Text for analysis: Begin

16 January 2012

Lessons From Amanda Hocking

The shorter Amanda Hocking story: wrote seventeen books in nine years and had all repeated rejected by the intermediaries of the conventional publishing world, put the books up for sale at competive prices in e-book marketplaces, and in a few months had sold a million and a half books and made herself a multi-million dollar pile of royalties.

As a quick money scheme. It isn't one. A two and a half million dollar reward for a decade of work is respectable (in the ballpark of what high end professionals in law, accounting, banking, medicine, dentistry, insurance sales, and car sales earn), but hardly the stuff dreams of unimaginable wealth are made of, and it came with an extreme risk of getting no reward from a huge up front investment compared to more traditional career paths.

Presumably, she is selling lots of books because lots of people think her books are worth spending $1 for the first in a series and $3 for subsequent books in a series, of which she receives a pretty big chunk as royalties. Price competition and low production costs help. But, if your work is crap, you can't sell a million and a half copies at any price.

So, the bigger question is really, why did the publishing world intermediaries fail to take her on until she had so phenomenonally proven herself? Of course, maybe they were all correct and made the right business decision. Maybe, while her work is O.K., it wouldn't have sold a million and a half copies, even at paperback pricing, without the wide expose she received from e-books.

Maybe, e-books will become the new minor league of book publishing in which the top performers get their ticket to the big leagues of hardcopy publishing, because predicting the next "it" author is inherently unpredictable. Maybe a big part of what adds value to established authors is buzz and timing, rather than the quality of their writing, and as a newbie whose timing previously hadn't been right, she had neither until her low price point and some buzz in the online community at just the right moments let her take off. Good reviews from early adopters can make or break any book.

Text for analysis: End
Entries shown: Begin

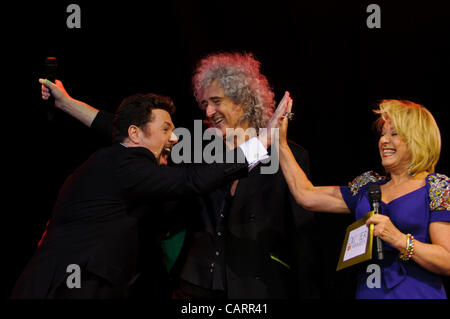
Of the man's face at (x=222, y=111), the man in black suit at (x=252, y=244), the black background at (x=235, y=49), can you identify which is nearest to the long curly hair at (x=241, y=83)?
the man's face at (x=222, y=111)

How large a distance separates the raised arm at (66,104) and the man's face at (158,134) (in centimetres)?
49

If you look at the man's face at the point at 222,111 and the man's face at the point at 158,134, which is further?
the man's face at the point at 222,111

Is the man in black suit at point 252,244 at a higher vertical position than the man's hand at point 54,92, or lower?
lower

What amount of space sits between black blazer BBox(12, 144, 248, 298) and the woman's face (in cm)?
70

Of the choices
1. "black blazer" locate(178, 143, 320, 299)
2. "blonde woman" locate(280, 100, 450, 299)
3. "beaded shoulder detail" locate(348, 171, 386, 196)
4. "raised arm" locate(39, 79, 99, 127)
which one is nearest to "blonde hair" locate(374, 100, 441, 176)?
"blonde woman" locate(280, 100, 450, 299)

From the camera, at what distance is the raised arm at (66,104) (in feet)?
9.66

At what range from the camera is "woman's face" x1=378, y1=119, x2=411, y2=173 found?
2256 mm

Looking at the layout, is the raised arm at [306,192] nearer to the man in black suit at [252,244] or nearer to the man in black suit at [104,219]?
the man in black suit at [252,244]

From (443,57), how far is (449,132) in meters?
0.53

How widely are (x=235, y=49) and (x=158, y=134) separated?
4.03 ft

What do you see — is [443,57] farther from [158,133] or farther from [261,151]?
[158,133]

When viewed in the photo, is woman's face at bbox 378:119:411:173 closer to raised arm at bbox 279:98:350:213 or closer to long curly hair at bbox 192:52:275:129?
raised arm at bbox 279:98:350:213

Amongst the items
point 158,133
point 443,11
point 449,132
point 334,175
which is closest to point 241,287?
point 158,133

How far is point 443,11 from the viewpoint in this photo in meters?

Entries shown: End

**Activity list:**
1: Answer these from the post on Amanda Hocking:
(a) How many books did she write, and over how many years?
(b) What price is given for the first book in one of her series?
(c) What dollar amount is named as her reward for a decade of work?
2: How would you render this sentence from the post on Amanda Hocking in Spanish: "Good reviews from early adopters can make or break any book."?
The records aren't needed for any of this.

**Task answers:**
1:
(a) Seventeen books in nine years.
(b) $1.
(c) Two and a half million dollars.

2: Las buenas reseñas de los primeros lectores pueden determinar el éxito o el fracaso de cualquier libro.